À cet effet, la plateforme des Glorieuses cite des exemples de signes qui peuvent être des alertes : si la personne laisse souvent son sac à main à la maison et emprunte de l’argent pour payer des factures, paie souvent en liquide, hésite longuement avant de faire un achat pourtant peu onéreux, ou dit « il ne me laissera dépenser de l’argent pour ça… ». Si la personne semble être en conflit avec son partenaire sur des sujets d’argent, de salaires, d’épargne ou qu’elle souligne qu’elle n’a pas connaissance de « ces choses-là » ou encore qu’elle exprime son désir de travailler tout en soulignant que son partenaire ne l’encourage pas.

Face à cette situation, et d’autant plus parce que les violences économiques se produisent rarement de manière isolée, il est indispensable d’encourager la personne à parler, l’écouter, montrer qu’on la croit et qu’on ne la juge pas, essayer de la sortir de l’isolement via des associations par exemple comme Solidarité femmes ou au 3919. Si vous identifiez un danger immédiat, il est nécessaire de prévenir la police et de partir.

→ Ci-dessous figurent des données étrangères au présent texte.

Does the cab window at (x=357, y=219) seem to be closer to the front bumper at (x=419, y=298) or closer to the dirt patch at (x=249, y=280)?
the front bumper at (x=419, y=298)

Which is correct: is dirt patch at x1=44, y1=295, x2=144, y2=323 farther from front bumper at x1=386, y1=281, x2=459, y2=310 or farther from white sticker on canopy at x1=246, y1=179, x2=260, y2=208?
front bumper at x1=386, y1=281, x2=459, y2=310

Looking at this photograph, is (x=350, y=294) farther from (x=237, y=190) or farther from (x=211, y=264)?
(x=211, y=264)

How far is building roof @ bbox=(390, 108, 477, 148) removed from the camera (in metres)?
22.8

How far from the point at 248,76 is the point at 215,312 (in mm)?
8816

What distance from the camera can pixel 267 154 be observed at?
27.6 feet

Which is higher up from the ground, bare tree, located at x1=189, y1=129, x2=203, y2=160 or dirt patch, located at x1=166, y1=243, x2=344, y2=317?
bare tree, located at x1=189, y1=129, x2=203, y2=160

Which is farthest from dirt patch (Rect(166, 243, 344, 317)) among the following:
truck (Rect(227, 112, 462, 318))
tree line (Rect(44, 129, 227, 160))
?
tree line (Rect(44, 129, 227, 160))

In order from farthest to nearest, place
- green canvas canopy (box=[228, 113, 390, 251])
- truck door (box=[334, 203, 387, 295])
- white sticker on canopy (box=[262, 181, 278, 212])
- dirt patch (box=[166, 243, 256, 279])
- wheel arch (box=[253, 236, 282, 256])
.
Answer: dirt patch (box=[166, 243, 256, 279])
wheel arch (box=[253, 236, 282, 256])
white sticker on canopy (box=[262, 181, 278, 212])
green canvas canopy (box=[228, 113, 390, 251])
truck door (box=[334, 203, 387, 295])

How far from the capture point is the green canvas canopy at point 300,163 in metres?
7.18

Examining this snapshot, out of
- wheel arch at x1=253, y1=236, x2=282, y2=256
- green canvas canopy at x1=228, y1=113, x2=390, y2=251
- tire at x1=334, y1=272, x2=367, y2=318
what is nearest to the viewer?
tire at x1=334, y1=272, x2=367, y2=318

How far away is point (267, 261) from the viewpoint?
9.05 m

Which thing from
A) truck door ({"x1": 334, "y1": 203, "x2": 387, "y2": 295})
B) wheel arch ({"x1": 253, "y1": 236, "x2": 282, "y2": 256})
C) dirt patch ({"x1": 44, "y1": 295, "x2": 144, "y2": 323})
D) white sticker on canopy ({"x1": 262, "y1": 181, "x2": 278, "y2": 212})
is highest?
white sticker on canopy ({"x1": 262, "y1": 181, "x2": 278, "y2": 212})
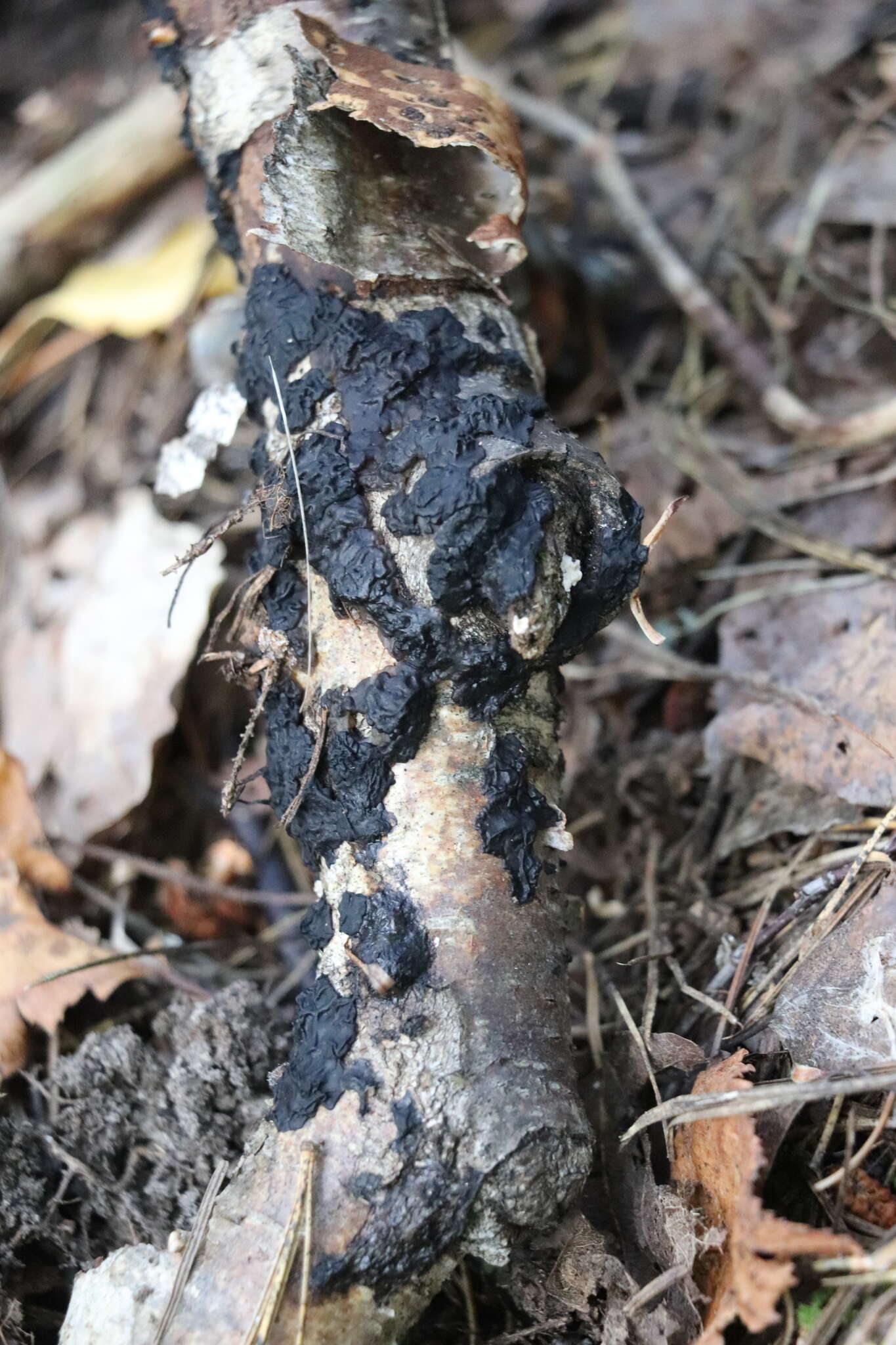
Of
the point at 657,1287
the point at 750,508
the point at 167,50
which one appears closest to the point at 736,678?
the point at 750,508

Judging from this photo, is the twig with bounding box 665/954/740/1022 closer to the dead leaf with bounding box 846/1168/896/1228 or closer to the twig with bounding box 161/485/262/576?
the dead leaf with bounding box 846/1168/896/1228

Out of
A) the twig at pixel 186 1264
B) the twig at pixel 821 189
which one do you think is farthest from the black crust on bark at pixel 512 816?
the twig at pixel 821 189

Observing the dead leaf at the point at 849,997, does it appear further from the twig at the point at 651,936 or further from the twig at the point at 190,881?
the twig at the point at 190,881

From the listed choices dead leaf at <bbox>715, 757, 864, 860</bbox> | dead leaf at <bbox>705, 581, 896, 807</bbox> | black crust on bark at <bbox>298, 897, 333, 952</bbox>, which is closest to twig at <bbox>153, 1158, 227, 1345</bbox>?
black crust on bark at <bbox>298, 897, 333, 952</bbox>

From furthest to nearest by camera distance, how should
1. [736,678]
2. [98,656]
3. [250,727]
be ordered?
[98,656], [736,678], [250,727]

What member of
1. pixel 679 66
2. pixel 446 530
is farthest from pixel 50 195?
pixel 446 530

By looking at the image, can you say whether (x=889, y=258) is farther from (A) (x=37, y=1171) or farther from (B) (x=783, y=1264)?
(A) (x=37, y=1171)

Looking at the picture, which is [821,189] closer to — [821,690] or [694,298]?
[694,298]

Violences conjugales ou économiques : et après ?

Parmi les réalités auxquelles sont confrontées les femmes victimes de violences conjugales, qu’elles soient économiques ou pas, il existe aussi un après qui peut entraîner une autre forme de violence économique à leur égard. En effet, quand une femme quitte le domicile conjugal, elle doit partir de manière précipitée, souvent pour aller dans un foyer d’hébergement ou chez des proches, et entamer une vie de transition en attendant de pouvoir se mettre en sécurité et se reconstruire.

L’aspect financier entre vite en jeu. En général, les associations qui apportent leur aide aux victimes, les prennent en charge dans les premiers jours et leur versent une aide financière. Cependant, comme le souligne Marie Degrand-Guillaud, directrice générale déléguée de la banque Nickel, pionnière dans l’inclusion financière et partenaire de la Croix-Rouge – via un programme qui aide ses bénéficiaires à se reconstruire notamment grâce à une prise en charge psychologique et à un accompagnement vers la réinsertion professionnelle et l’indépendance financière – elles se heurtent à des contraintes matérielles : comment fournir un moyen de paiement qui ne soit pas du liquide, activable de manière simple, incluant un RIB pour permettre des transactions… Avec un minimum de pièces justificatives, sans fournir de justificatif de domicile, etc.

Ainsi, Nickel permet à ces personnes d’ouvrir un compte bancaire en 5 minutes chez un des 7300 buralistes partenaires. Marie Degrand-Guillaud observe que, pour les femmes victimes de violences économiques, les documents administratifs sont souvent au nom du conjoint maltraitant. C’est pourquoi, pour ouvrir un compte, il faut simplement avoir un numéro de téléphone et fournir un document d’identité, même étranger. Moyennant un versement de 20 euros, qui peut se faire en liquide et représente le coût annuel du service, le ou la client(e) repart directement avec une carte bancaire et un RIB imprimé sur un ticket de caisse. Il/elle peut également suivre son compte en temps réel via son application.

En favorisant l’accès à un compte bancaire et la gestion des dépenses et du budget, des solutions comme Nickel permettent de réduire le stress lié à une situation financière complexe et renforcent le sentiment d’autonomie de ses utilisateurs. Par ailleurs, se former sur les sujets financiers, comprendre leurs enjeux et provoquer la discussion en cas de situation d’inégalité subie est indispensable. Si le dialogue est compliqué mais souhaité par les deux partis, il est possible de se rapprocher de médiateurs ou conseillers conjugaux pour débloquer la situation. Si, en revanche, il n’y a pas volonté partagée de sortir d’une situation injuste ou de résolution pacifique du conflit, vous pouvez demander de l’aide et partir.

(1) « Étude Ifop pour Les Glorieuses réalisée par questionnaire auto-administré en ligne du 17 au 19 octobre 2023 auprès de 951 femmes ayant déjà été en couple, extrait d’un échantillon de 1 101 femmes représentatif de la population féminine vivant en France métropolitaine âgée de 18 ans et plus. ».